Hifz is the hardest thing to track well, because it is three moving parts at once. There is the new lesson, the Sabaq. There is the recent work being firmed up, the Sabqi. And there is the old memorisation that has to be held for life, the Manzil. A child can look like they are racing ahead on new pages while the old ones quietly fall away, and by the time anyone notices, a lot of ground has been lost.
Most teachers carry a good deal of this in their head, and the best ones are remarkable at it. But heads get tired, teachers change, and a child should not lose their place because the person who knew it was away for a fortnight. Here is how to keep the thread, whether you do it in a book or a system.
Write down where every pupil actually is
For each child you want three things visible at a glance. The exact Sabaq they are on, to the page or the line. The range they are revising as Sabqi. And where their Manzil has reached. If those three are written the same way for every child, any teacher can pick up any pupil and carry on without a handover meeting.

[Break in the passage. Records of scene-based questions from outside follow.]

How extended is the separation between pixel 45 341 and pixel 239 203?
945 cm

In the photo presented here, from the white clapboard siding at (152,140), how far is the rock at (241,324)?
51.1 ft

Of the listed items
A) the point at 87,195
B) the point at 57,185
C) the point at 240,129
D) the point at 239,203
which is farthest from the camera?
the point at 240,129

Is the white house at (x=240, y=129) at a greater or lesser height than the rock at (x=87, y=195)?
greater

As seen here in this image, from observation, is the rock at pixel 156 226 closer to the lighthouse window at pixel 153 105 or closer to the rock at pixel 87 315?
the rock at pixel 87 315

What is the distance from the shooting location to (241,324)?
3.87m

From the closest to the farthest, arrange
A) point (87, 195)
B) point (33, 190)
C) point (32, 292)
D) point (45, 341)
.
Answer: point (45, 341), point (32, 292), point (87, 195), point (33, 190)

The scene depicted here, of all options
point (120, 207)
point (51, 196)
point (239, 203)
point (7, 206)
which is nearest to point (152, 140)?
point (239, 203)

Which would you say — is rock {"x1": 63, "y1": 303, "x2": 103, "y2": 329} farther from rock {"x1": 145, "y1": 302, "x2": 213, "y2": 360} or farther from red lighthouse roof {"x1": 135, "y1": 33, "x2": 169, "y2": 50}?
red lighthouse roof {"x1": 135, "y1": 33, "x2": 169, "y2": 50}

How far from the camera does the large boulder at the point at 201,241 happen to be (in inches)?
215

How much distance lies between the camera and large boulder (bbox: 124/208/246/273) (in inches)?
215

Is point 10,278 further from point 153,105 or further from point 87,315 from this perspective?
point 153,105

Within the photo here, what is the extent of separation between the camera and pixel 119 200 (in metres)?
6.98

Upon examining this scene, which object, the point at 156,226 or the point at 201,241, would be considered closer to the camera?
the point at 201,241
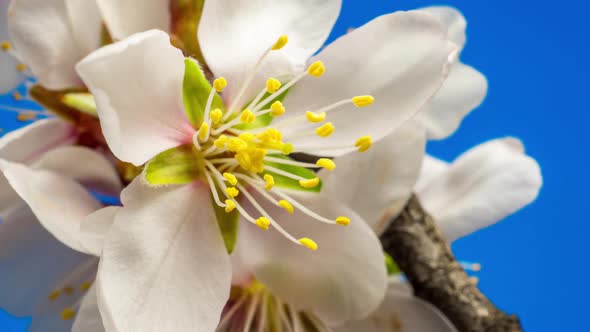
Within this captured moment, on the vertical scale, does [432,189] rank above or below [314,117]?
below

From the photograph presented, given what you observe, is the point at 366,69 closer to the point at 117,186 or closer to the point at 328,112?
the point at 328,112

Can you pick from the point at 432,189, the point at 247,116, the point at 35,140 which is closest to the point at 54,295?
the point at 35,140

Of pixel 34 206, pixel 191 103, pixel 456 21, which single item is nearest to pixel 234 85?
pixel 191 103

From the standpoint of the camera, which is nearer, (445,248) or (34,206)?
(34,206)

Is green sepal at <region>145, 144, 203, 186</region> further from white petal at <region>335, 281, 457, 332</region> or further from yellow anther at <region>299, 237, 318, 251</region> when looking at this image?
white petal at <region>335, 281, 457, 332</region>

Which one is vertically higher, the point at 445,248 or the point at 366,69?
the point at 366,69

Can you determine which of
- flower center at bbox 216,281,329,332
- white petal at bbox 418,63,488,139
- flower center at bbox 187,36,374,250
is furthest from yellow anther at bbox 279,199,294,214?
white petal at bbox 418,63,488,139

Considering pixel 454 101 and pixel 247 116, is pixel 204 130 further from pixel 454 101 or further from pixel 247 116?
pixel 454 101
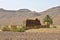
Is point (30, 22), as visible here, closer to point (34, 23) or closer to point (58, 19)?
point (34, 23)

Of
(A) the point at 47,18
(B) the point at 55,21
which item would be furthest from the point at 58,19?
(A) the point at 47,18

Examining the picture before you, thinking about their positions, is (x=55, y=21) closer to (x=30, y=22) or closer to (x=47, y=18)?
(x=47, y=18)

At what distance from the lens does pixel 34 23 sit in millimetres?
77875

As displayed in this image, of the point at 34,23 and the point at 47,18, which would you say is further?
the point at 47,18

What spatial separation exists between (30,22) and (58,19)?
11425 cm

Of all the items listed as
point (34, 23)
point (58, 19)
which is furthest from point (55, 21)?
point (34, 23)

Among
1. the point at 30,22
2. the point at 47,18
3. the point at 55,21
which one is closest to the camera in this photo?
the point at 30,22

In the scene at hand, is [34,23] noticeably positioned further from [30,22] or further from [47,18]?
[47,18]

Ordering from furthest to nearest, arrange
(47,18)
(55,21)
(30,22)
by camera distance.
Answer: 1. (55,21)
2. (47,18)
3. (30,22)

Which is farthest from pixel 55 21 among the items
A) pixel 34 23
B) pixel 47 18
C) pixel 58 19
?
pixel 34 23

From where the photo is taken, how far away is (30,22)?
77812 millimetres

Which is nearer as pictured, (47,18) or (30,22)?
(30,22)

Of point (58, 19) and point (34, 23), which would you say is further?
point (58, 19)

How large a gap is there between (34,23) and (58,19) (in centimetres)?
11384
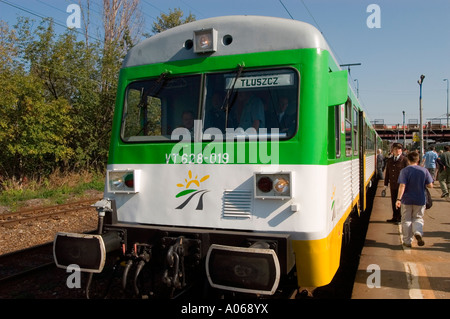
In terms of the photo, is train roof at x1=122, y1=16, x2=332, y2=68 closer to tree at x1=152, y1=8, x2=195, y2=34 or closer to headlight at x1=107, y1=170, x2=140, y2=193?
headlight at x1=107, y1=170, x2=140, y2=193

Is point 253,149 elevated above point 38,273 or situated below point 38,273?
above

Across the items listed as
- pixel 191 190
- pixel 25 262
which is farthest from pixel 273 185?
pixel 25 262

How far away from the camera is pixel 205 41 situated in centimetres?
414

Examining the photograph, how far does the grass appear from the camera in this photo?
12945mm

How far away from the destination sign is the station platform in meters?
2.40

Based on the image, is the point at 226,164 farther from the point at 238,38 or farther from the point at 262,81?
the point at 238,38

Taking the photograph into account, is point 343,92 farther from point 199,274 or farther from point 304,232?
point 199,274

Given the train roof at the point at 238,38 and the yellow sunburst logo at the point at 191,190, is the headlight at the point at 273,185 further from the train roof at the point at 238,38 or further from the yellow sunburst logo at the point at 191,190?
the train roof at the point at 238,38

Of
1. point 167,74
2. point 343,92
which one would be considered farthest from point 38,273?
point 343,92

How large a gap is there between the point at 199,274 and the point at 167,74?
2.11 meters

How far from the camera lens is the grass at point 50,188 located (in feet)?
42.5

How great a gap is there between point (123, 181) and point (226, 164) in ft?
3.93

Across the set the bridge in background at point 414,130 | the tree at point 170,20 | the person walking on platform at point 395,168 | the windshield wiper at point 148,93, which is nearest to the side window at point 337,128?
the windshield wiper at point 148,93
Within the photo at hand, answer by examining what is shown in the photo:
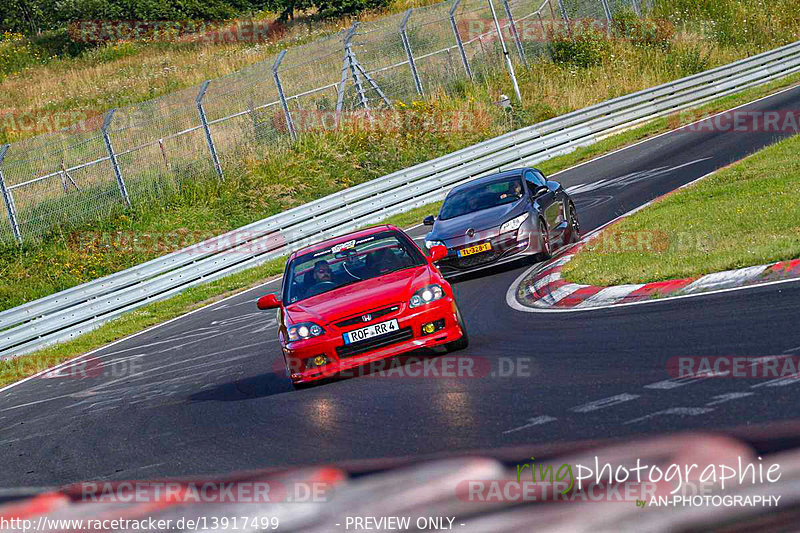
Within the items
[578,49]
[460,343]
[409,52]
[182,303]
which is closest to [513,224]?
[460,343]

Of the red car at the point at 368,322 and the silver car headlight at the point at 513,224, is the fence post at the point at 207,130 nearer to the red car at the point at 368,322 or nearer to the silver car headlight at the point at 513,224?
the silver car headlight at the point at 513,224

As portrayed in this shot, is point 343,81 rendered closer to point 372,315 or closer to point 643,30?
point 643,30

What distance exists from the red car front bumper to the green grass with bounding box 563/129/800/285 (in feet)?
8.95

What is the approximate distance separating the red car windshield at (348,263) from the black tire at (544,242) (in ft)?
14.1

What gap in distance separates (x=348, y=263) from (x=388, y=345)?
165 cm

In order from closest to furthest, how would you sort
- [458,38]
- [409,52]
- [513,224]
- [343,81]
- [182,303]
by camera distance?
[513,224] < [182,303] < [343,81] < [409,52] < [458,38]

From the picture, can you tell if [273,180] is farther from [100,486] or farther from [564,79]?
[100,486]

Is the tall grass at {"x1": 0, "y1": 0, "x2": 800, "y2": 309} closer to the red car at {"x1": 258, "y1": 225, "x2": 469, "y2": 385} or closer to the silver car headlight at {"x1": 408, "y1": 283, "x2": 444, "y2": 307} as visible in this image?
the red car at {"x1": 258, "y1": 225, "x2": 469, "y2": 385}

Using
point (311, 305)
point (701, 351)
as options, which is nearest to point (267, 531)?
point (701, 351)

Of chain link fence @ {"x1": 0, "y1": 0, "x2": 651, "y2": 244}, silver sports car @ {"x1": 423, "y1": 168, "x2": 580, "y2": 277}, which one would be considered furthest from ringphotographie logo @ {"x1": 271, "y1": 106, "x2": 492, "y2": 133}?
silver sports car @ {"x1": 423, "y1": 168, "x2": 580, "y2": 277}

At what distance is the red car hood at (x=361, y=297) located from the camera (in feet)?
32.1

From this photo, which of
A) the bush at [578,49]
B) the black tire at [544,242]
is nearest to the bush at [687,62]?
the bush at [578,49]

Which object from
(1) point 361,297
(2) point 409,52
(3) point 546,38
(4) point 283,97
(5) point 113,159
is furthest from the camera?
(3) point 546,38

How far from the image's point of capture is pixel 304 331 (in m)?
9.84
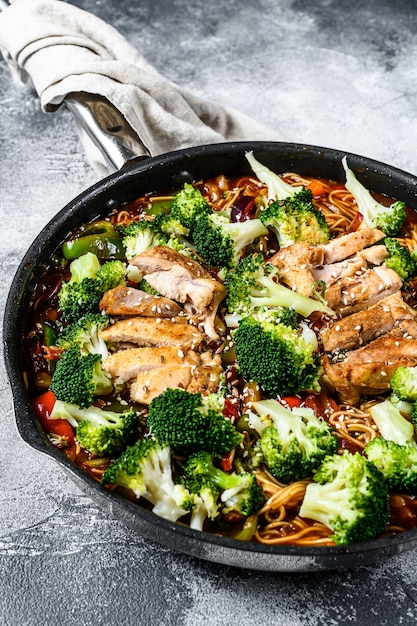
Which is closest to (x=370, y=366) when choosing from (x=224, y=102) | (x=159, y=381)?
(x=159, y=381)

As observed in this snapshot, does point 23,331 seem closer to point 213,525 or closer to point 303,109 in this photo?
point 213,525

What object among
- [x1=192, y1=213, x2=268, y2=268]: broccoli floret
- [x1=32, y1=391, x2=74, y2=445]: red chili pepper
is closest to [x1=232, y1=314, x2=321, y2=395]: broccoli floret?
[x1=192, y1=213, x2=268, y2=268]: broccoli floret

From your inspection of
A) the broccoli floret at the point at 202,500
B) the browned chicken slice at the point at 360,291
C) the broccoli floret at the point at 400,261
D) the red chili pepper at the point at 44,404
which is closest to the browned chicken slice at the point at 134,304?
the red chili pepper at the point at 44,404

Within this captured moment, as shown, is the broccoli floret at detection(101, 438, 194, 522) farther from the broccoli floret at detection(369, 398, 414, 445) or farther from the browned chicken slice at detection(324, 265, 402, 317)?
the browned chicken slice at detection(324, 265, 402, 317)

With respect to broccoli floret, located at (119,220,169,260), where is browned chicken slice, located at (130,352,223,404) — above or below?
below

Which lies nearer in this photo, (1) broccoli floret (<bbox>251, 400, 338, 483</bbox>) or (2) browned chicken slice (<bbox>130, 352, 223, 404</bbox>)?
(1) broccoli floret (<bbox>251, 400, 338, 483</bbox>)

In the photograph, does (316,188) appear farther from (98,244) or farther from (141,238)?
(98,244)

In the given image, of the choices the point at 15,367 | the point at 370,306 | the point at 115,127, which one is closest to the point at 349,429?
the point at 370,306

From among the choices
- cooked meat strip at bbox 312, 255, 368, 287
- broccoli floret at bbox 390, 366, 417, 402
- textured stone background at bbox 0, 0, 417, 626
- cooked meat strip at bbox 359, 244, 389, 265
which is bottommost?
textured stone background at bbox 0, 0, 417, 626
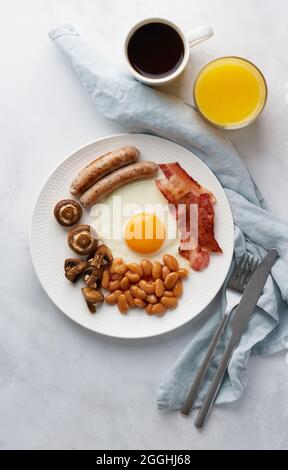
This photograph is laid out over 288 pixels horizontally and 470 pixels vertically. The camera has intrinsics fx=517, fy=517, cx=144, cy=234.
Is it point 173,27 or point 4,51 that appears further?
point 4,51

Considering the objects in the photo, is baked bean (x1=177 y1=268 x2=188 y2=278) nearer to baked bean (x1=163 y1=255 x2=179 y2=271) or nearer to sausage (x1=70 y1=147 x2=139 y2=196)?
baked bean (x1=163 y1=255 x2=179 y2=271)

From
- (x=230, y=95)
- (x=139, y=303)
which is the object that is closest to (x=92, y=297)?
(x=139, y=303)

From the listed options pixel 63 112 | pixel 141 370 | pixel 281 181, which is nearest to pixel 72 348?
pixel 141 370

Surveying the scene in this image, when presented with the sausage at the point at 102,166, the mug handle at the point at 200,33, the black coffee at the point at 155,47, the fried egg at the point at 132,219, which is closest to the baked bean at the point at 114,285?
the fried egg at the point at 132,219

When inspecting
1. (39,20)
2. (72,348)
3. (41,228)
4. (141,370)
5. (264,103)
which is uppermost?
(39,20)

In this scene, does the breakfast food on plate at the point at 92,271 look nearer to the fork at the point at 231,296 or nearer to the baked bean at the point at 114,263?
the baked bean at the point at 114,263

Keep the three parts moving together
The mistake that costs the most is pushing new lessons while revision slips. A steady rhythm holds far better than a fast one that leaks. A shape that works for many is simple.
- New Sabaq every session, but only once yesterday's is firm.
- Sabqi covering the last several pages, heard regularly, not just when there is time.
- A Manzil cycle that comes back around to every juz already memorised, so nothing is left to rot.
Catch the child who is slipping early
The child who is struggling rarely says so. They go quiet, their Sabqi gets shaky, and they start dreading the class. If you can see each pupil's recent work in one place, the pattern shows up weeks before it becomes a problem, and a small adjustment, a lighter Sabaq for a while, more revision, a quiet word, puts them back on their feet. Left unseen, that same child is the one who drifts away from Hifz altogether.
Let parents see it too
Hifz happens as much at home as in class. A parent who can see today that their child is on a certain page, and that their Manzil needs hearing, becomes part of the effort instead of asking how it is going once a term. That shared view, teacher and parent looking at the same thing, is worth more to a child's memorisation than almost anything else you can add.
The goal is not the fastest hafiz in the class. It is the child who still has it, whole, years after they finished.
Keep the three parts visible, hold revision as seriously as new work, watch for the quiet ones, and bring the parents in. Do that and the thread does not break, even as children and teachers come and go.